Your instructions
Among the entries below, find each line holding "camera" and return it.

[Collected data]
= Beginning of Section =

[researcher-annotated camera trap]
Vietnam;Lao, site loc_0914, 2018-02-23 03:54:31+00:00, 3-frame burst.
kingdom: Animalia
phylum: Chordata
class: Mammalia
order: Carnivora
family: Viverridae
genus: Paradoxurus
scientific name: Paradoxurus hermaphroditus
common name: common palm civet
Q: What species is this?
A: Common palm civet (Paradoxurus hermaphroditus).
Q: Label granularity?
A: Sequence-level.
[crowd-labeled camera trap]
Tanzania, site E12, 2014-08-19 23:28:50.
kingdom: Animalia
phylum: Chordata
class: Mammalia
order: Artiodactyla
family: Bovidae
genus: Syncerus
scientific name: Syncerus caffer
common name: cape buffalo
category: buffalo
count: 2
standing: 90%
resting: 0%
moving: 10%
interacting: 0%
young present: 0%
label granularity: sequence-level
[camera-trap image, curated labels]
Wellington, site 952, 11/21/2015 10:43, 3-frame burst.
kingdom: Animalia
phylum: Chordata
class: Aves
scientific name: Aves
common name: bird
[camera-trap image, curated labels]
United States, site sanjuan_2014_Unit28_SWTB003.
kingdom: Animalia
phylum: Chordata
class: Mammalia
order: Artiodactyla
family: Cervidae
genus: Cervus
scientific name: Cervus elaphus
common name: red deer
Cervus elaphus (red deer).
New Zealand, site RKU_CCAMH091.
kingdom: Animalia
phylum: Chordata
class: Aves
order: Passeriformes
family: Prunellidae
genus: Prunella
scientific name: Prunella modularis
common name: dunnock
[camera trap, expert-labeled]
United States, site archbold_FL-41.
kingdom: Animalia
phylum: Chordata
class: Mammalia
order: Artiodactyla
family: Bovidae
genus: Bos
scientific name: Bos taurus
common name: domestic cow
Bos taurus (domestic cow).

= End of Section =

Task response
[researcher-annotated camera trap]
[crowd-labeled camera trap]
[camera-trap image, curated labels]
[camera-trap image, curated labels]
[camera trap, expert-labeled]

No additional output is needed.